An LLM cannot fill these. A GTIN is a 14-digit number assigned by GS1. You can't generate one. A country of origin is a fact about a supply chain. You can't infer it from a product description. A certification claim is a legal assertion — inventing one is not just wrong, it's potentially illegal.

This is the category where most AI catalog tools fail silently. They either skip these fields entirely (leaving critical gaps), or worse, they hallucinate plausible-sounding values. We've seen systems generate fake GTINs that pass checksum validation but reference products that don't exist.

Our approach: the agent should never try to fill knowledge-required fields. Instead, the system should surface them as information requests.

"This product is missing a GTIN (required for Google Shopping). Provide the UPC or upload a product sheet."

"Country of origin is missing. Select from the list or enter manually."

"No certifications are declared. If this product has certifications, add them here."

This turns the agent from a data generator into a data collector. It knows what's missing, it knows why it matters (with citations to the relevant standard), and it knows it can't fill the gap itself. So it asks.

The UX for knowledge-required fields is fundamentally different from the other two types. There's no "propose and approve" flow. There's a "request and provide" flow. The agent creates a structured request, the merchant provides the answer, and the system validates and stores it.

Why the Framework Matters

When we started building EKOM, we treated every field the same way. A field is a field — it has a value, or it doesn't, and the agent should fill it. That simplicity was appealing but wrong.

The framework — optimization, gap-fill, knowledge-required — emerged from building and testing. We didn't design it upfront. We discovered it by watching things break.

Meta titles taught us the optimization pattern. Colors and materials taught us the gap-fill pattern. GTINs taught us that some things should never be generated.

Here's why this matters beyond our codebase:

AI search engines like ChatGPT, Perplexity, and Google AI Overviews consume structured product data. The richer and more accurate your catalog, the more likely your products surface in AI-generated answers. But "rich and accurate" means different things for different fields.

For titles and descriptions, richness means quality — clear, well-structured, brand-inclusive. An optimization engine handles this.

For attributes like color, material, and size, richness means completeness — every field filled, every value normalized. A gap engine handles this.

For compliance and identification fields, accuracy means truth — real GTINs, real certifications, real origin data. Only the merchant can provide this.

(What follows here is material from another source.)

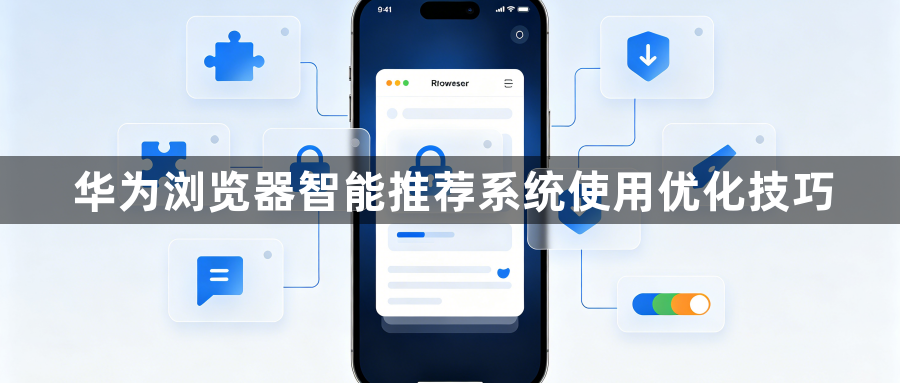 华为浏览器智能推荐系统使用优化技巧1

You can't build one system that handles all three. Or rather, you can — but it will hallucinate GTINs, skip hard-to-fill fields, and rewrite titles that didn't need rewriting. We tried. It doesn't work.

Adding New Fields

The framework also makes the engineering work predictable. When we need to add meta_description as an optimizable field, we know exactly what to build:

1.A quality evaluator (check length, check for missing brand, check for garbage)
2.A proposal generator (build a better version from available product data)
3.Veto rules (don't shorten, don't keyword-stuff)
4.A GMC citation (the relevant Google Merchant Center requirement)
5.Keywords for intent routing ("improve meta descriptions" maps to the right field)

That's it. The patch lifecycle, the approval flow, the deploy mechanism, the cache invalidation, the audit trail — all shared infrastructure. Plug in the field-specific logic and the rest is handled.

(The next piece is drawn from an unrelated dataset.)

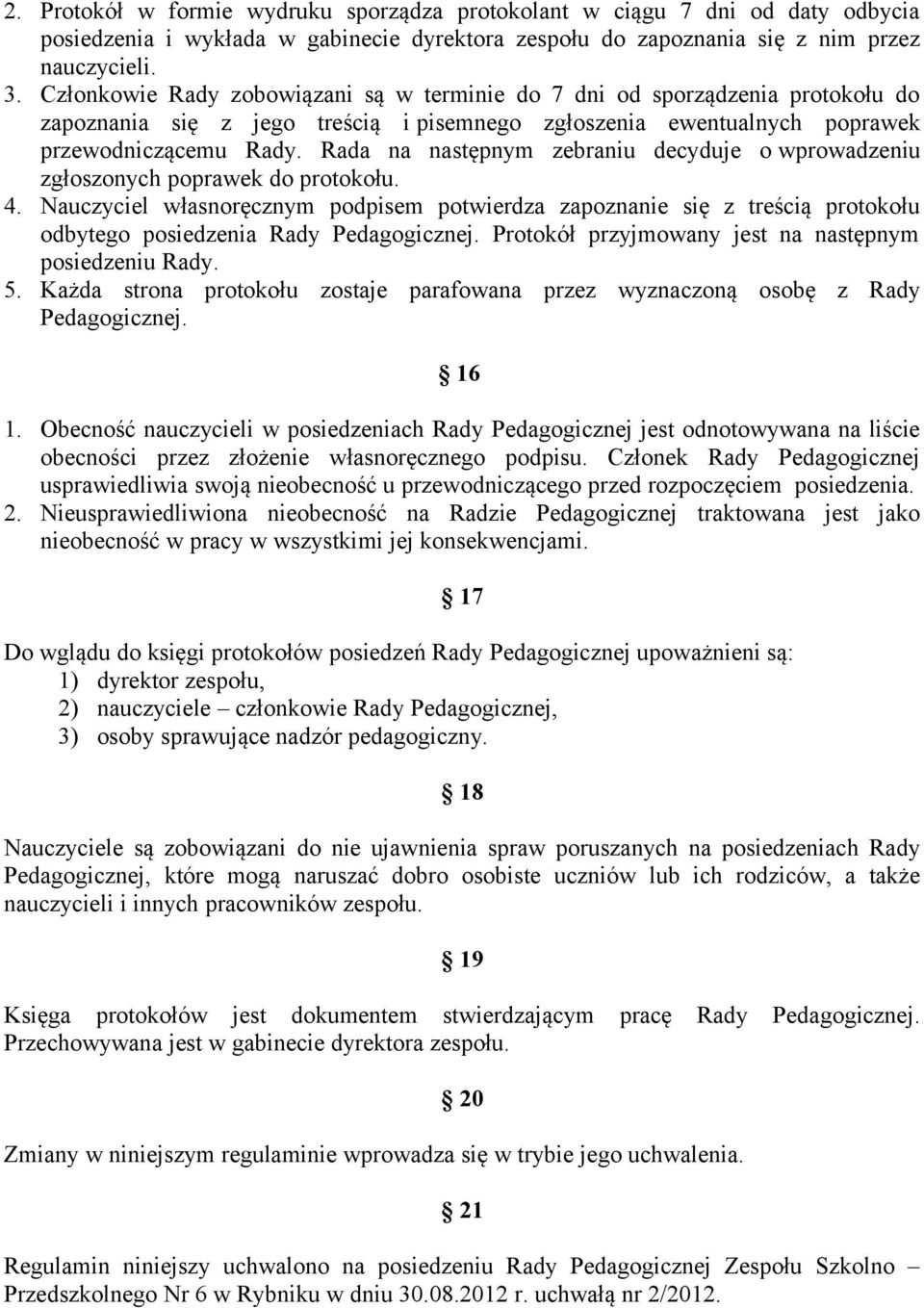 Rada na następnym zebraniu decyduje o wprowadzeniu zgłoszonych poprawek do protokołu. 4.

For a gap-fill field, the work is different: define the extraction rules, set the confidence thresholds, add it to the canonical schema.

For a knowledge-required field, it's about building the right request UX — what question to ask, what input format to accept, what validation to run on the answer.

Three types of problems. Three types of solutions. One framework that makes each one a known pattern instead of a one-off build.